In <32B8779D.30A6 at cybrtyme.com> norednex at cybrtyme.com writes:
>>Can anyone help me with some information about the "Locked In" state
>after a TBI??
>A short synopsis of what it entails?
>Please respond, my precious "adopted" son dAniel has emerged from his
>coma, but may be Locked In.
>karen suzanne
>norednex at cybrtyme.comI first saw a locked-in patient nearly 20 years ago, my firs hospital
job as a neuropsychologist. His wife had posted signs saying he was
awake and aware, and I thought "poor, deluded woman!"--but indeed, he
was (much of the time) awake and aware.
He had a brainstem infarct which meant that (or should have meant that)
he was totally paralysed, but still conscious. I say "should have"
because he was not a classic case. In the classic case, paralysis of
everything except eyes is complete, but eye movement can be used to
signal--e.g. by Morse code.
My patient did NOT have good voluntary control of eye movement. He
did, however, have (sometimes) ability to pinch a switch I contrived.
He did better grabbing a $5 bill his wife would pull between thumb and
fingers. Perhaps reflexively, he could soometimes catch or hit objects
thrown at him.
Night nurses claimed he could talk.
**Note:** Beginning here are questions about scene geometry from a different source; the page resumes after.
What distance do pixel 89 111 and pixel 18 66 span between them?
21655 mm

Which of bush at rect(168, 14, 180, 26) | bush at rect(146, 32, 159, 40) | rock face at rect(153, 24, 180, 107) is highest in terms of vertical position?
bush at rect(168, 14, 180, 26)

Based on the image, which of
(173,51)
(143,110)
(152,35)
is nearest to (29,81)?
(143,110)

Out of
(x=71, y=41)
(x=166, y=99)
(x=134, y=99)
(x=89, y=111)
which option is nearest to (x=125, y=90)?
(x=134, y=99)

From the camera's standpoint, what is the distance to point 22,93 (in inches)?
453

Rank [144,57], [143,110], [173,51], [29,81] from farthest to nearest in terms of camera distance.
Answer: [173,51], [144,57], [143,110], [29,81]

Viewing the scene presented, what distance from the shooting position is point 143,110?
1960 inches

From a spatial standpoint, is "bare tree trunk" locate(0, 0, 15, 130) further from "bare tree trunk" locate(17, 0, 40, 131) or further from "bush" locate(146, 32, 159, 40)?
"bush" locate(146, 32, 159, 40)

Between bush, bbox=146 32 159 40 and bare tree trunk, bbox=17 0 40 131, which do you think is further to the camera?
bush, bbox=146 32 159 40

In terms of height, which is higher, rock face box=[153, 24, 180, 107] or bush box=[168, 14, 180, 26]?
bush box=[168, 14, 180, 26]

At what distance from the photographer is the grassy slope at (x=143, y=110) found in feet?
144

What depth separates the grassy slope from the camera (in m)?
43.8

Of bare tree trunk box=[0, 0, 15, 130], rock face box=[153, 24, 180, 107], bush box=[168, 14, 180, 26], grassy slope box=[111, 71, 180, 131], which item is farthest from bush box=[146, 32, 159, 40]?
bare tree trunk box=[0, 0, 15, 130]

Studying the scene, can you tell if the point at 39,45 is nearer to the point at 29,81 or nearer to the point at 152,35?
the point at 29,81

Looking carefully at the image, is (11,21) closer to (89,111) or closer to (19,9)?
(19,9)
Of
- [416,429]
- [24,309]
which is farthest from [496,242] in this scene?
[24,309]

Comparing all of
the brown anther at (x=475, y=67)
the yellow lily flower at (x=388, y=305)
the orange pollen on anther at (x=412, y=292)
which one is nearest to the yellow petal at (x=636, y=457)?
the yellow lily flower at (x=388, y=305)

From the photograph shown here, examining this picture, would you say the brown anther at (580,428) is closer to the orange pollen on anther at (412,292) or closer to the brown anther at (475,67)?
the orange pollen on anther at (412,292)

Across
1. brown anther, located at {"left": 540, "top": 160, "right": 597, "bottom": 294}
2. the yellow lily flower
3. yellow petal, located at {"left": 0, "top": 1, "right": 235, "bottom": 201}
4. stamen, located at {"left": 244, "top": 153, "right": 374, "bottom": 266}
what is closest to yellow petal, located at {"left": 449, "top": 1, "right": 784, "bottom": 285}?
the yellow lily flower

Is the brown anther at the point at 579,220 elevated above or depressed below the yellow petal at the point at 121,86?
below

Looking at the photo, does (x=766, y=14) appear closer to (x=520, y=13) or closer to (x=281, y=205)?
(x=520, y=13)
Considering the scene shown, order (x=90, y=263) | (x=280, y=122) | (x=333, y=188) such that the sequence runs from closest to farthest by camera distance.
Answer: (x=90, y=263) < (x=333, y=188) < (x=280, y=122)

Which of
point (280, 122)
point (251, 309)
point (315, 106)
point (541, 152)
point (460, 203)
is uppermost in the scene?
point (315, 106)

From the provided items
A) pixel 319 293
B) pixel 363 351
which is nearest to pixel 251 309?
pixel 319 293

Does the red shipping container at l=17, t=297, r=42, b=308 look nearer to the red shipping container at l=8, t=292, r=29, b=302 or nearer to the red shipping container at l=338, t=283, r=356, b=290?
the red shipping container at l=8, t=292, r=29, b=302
I never believed it, but when
trying to demonstrate a communication device I hoped he could use, he
suddenly said (very low, but clear) "I saw that."
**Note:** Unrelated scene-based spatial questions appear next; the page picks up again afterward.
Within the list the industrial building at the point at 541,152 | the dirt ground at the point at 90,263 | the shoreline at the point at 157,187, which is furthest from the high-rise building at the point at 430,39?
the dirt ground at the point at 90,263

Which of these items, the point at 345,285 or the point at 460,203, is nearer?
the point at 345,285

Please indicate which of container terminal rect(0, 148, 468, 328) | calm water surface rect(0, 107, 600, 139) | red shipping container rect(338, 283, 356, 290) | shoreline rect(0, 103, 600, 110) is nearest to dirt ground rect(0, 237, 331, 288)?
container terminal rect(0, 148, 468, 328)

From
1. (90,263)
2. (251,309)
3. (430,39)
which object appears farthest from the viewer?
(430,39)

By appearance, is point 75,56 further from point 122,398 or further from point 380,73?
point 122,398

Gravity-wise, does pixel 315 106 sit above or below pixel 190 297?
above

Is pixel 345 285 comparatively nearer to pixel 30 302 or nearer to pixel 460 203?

EACH PATIENT IS DIFFERENT ! However, if he is basically locked-in, and
not in a "persistent vegettive state", then he may very well be aware
of what you say to him, and with some ingenuity you may be able to
devise a way for him to reply. At a minimum, if there is something,
ANYTHING he can do with ANY part of his body, use that so he can reply
"yes" or "no" to your questions. If you play 20 questions well, you
could get a lot out of him that way.
All this assumes he did not have sufficient damage in other brain
structures to impair basic language abilities, etc.
Pleae bear in mind my earlier qualification, "MUCH of the time". My
patient's awareness waxed and waned. It takes some patience and
perceptiveness to sort it out, but sometimes such a patient may be
briefly sleeping, OR may be blocked in even the limited response he has
been using; just wait and tryy again.